Note: This is the single-host version, for the up-to-date and distributed version please refer to [https://github.com/Mega-DatA-Lab/SpectralLDA-Spark].

This code implements a Spectral (third order tensor decomposition) learning method for the Latent Dirichlet Allocation model in Python.

The Spectral learning method works with empirical counts of word pair or word triplet from any document in the dataset. We average the counts and put them in tensors. We then perform tensor decomposition to learn the Latent Dirichlet Allocation model. For more details, please refer to report.pdf in the repository.

Usage

Invoke spectral_lda with the doc-term count matrix. At output we'd learn alpha for the Dirichlet prior parameter, beta for the topic-word-distribution, with one topic per column.
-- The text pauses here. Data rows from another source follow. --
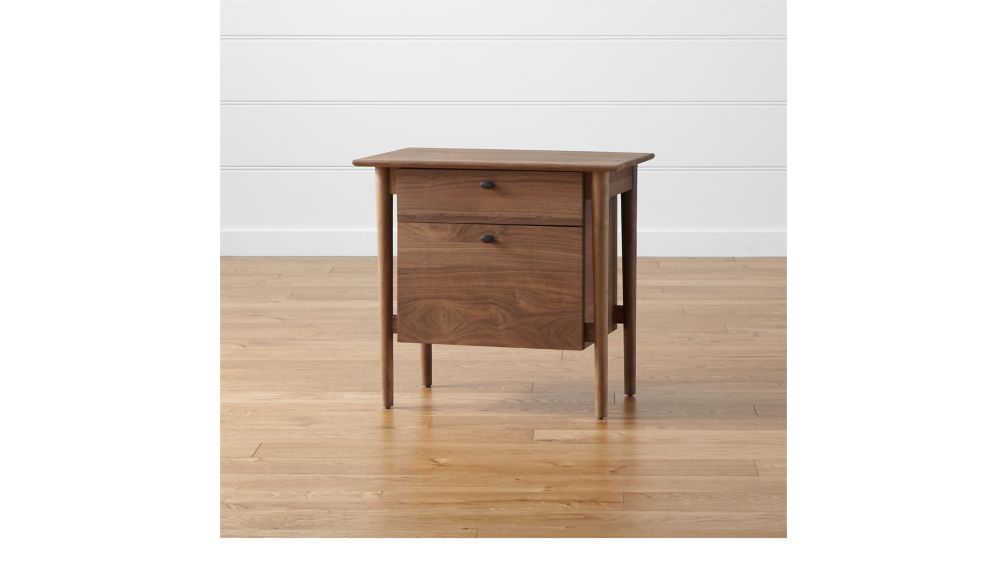 kendall walnut filing cabinet | crate and barrel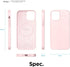 elago Magnetic Silicone Case for iPhone 12/12 Pro, Lovely Pink, Built-in Magnets, Compatible with MagSafe Accessories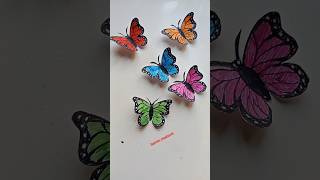 Wow,😍😍😍 Amazing paper Butterfly 🦋🦋🦋 making tutorial. #diy #shortvideo #papercraft #paperbutterfly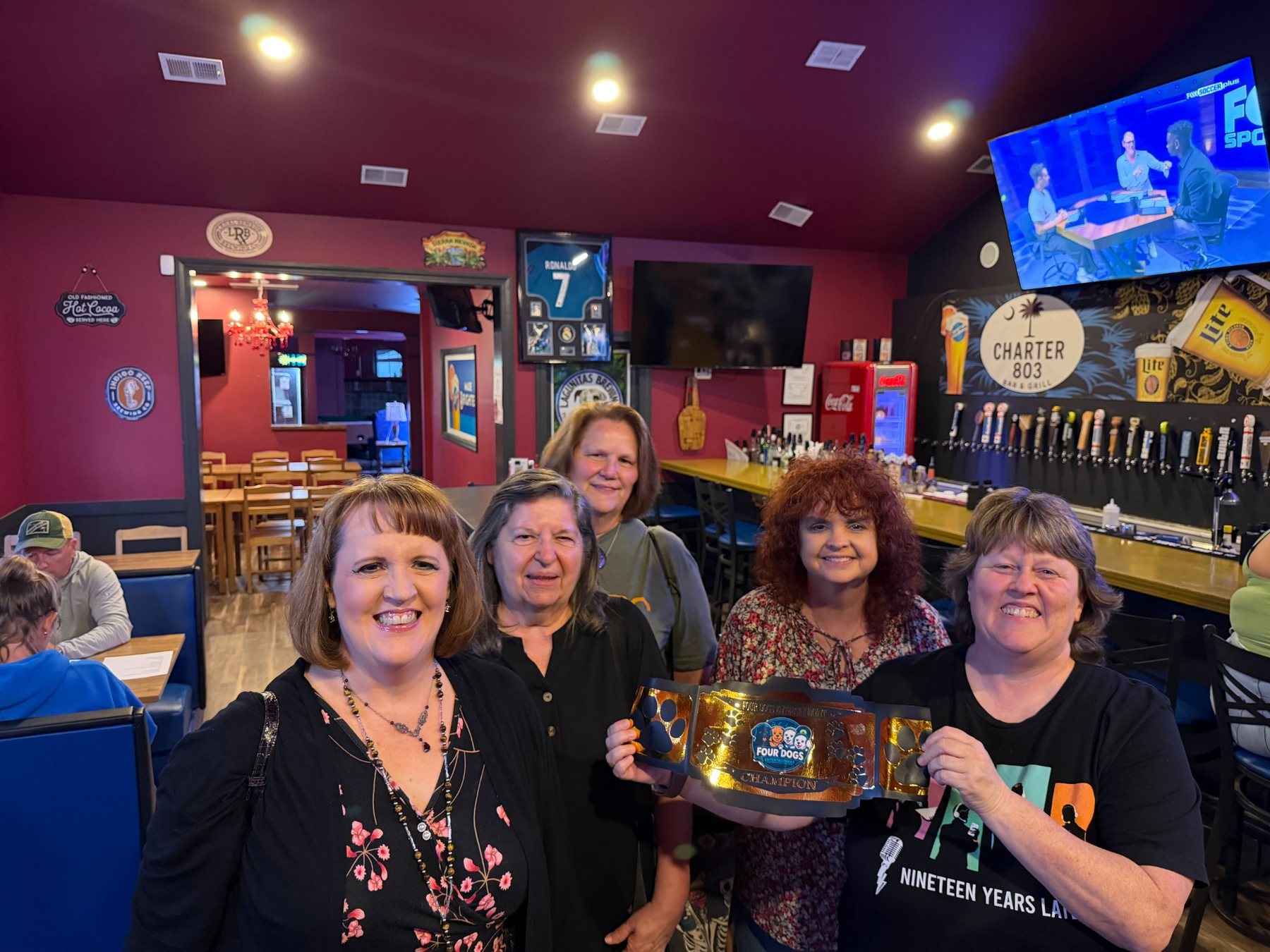 Four Dogs trivia champions at Charter 803 in Lexington SC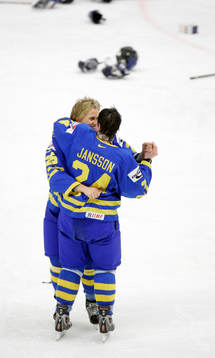 Nanna Jansson och Therese Sjölander, Sverige damsar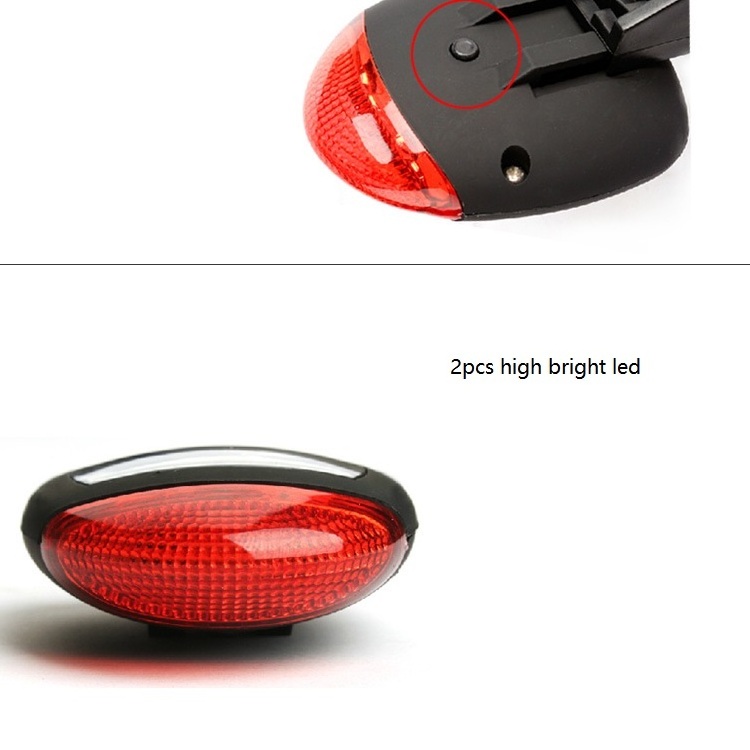 XDLTECH Bicycle Light Seatpot Mounting Rear Light Position Solar LED Bike Tail Light for Cycling Safety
# docs is the doc-term count matrix
# alpha0 is the sum of the Dirichlet prior parameter
# k is the rank aka number of topics
from spectral_lda import spectral_lda
alpha, beta = spectral_lda(docs, alpha0=<alpha0>, k=<k>, l1_simplex_proj=False)

# alpha is the learnt Dirichlet prior
# beta is the topic-word-distribution matrix
# with one column per topic

By default each column in beta may not sum to one, set l1_simplex_proj=True to perform post-processing that projects beta into the l1-simplex.

References

Anandkumar, Animashree, Rong Ge, Daniel Hsu, Sham M. Kakade, and Matus Telgarsky, Tensor Decompositions for Learning Latent Variable Models.